**Directive:**
Please retype the data word for word, from the line containing "What is the distance" through the last line of the data, including both.
>> Start Data provided
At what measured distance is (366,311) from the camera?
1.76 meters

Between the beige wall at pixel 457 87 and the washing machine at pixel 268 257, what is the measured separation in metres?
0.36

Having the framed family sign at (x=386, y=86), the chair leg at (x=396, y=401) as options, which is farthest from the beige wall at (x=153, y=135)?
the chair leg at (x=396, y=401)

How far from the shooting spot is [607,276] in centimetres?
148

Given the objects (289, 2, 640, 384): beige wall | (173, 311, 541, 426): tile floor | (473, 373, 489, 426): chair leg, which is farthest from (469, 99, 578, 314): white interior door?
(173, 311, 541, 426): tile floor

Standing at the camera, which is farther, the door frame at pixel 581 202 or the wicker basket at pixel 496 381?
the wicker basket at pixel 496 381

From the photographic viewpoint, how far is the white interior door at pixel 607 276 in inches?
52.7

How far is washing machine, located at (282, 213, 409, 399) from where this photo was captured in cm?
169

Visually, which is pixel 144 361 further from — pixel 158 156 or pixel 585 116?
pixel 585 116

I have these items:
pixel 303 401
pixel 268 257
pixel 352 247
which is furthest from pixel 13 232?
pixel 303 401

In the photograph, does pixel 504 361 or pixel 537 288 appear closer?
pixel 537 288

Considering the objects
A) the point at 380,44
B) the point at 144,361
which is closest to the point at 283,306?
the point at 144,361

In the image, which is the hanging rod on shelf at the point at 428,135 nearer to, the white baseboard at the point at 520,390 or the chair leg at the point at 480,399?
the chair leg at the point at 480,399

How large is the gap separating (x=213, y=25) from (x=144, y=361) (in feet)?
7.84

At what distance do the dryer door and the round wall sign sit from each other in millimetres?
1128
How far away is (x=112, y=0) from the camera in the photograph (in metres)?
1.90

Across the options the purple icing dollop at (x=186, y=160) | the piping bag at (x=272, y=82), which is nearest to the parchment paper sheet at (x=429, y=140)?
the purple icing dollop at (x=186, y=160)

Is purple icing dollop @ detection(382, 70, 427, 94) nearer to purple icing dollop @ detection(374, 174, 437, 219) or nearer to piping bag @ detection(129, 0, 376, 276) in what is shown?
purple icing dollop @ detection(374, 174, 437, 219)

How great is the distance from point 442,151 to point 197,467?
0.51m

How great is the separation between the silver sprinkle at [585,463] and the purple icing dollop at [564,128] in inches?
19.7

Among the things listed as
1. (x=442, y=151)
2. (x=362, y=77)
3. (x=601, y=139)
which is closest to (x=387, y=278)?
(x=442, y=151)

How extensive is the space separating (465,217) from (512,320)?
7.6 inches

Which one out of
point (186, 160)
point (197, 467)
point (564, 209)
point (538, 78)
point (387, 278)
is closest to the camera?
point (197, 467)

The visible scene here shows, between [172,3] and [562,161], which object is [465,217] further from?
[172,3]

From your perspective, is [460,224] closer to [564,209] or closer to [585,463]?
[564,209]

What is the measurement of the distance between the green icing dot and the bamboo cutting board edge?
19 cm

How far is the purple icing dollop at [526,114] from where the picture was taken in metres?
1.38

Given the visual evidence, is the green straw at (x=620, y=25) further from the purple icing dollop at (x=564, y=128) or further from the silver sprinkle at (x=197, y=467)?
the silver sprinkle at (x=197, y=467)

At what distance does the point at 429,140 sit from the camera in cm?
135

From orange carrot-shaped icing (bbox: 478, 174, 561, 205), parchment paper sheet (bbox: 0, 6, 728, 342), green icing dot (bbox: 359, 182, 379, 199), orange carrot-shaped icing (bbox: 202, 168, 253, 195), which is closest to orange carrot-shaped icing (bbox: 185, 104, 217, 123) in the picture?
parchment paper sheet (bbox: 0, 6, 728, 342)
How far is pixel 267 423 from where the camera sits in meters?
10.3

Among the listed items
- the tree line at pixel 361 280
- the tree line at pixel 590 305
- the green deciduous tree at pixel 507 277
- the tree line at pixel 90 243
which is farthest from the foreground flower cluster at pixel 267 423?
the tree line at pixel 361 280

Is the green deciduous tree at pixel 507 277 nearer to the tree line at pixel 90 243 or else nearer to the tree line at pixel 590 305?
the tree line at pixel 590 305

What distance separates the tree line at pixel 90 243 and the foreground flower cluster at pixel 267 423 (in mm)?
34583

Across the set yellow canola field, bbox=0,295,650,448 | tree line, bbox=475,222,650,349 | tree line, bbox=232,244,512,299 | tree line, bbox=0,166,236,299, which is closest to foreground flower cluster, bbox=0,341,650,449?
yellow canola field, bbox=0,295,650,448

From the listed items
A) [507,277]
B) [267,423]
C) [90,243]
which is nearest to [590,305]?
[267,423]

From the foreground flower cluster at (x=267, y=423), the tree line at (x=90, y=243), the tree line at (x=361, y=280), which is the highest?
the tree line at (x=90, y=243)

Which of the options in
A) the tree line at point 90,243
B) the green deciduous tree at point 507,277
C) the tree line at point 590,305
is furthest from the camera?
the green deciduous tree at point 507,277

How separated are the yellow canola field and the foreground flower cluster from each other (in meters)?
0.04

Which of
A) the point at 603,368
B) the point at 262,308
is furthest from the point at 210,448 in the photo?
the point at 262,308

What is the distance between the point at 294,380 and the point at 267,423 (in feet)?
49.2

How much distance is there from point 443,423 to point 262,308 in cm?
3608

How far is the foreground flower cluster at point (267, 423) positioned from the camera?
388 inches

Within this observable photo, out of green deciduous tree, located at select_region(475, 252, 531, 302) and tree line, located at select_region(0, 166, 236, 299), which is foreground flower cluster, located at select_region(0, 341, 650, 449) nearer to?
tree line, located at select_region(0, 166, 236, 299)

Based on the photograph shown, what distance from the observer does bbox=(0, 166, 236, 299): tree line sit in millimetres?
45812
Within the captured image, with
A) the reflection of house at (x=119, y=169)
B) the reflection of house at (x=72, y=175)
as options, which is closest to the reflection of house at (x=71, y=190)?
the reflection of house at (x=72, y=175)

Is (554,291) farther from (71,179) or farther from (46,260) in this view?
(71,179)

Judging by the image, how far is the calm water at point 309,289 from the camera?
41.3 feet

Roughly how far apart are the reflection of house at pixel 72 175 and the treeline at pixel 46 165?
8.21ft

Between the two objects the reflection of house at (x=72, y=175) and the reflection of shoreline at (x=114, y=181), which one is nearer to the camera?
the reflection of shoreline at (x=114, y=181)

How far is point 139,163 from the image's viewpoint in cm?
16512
>> End Data provided
**The response:**
What is the distance between the point at 294,380 and the point at 267,423 (in feet)?
49.2

How much distance is there from point 443,423 to point 262,308 in cm?
3608

How far is the foreground flower cluster at point (267, 423) positioned from the camera?
388 inches

Within this observable photo, out of green deciduous tree, located at select_region(475, 252, 531, 302) and tree line, located at select_region(0, 166, 236, 299), which is foreground flower cluster, located at select_region(0, 341, 650, 449) nearer to?
tree line, located at select_region(0, 166, 236, 299)

Based on the photograph shown, what distance from the observer does bbox=(0, 166, 236, 299): tree line sit in millimetres?
45812
Within the captured image, with
A) the reflection of house at (x=119, y=169)
B) the reflection of house at (x=72, y=175)
as options, which is closest to the reflection of house at (x=71, y=190)?
the reflection of house at (x=72, y=175)

Is (554,291) farther from (71,179) or farther from (46,260) in this view?
(71,179)

Judging by the image, how far is the calm water at point 309,289 from the camera?
41.3 feet

Roughly how far apart are the reflection of house at pixel 72 175 and the treeline at pixel 46 165?
8.21ft

Between the two objects the reflection of house at (x=72, y=175) and the reflection of shoreline at (x=114, y=181), which one is nearer to the camera?
the reflection of shoreline at (x=114, y=181)

How far is point 139,163 from the image's viewpoint in cm?
16512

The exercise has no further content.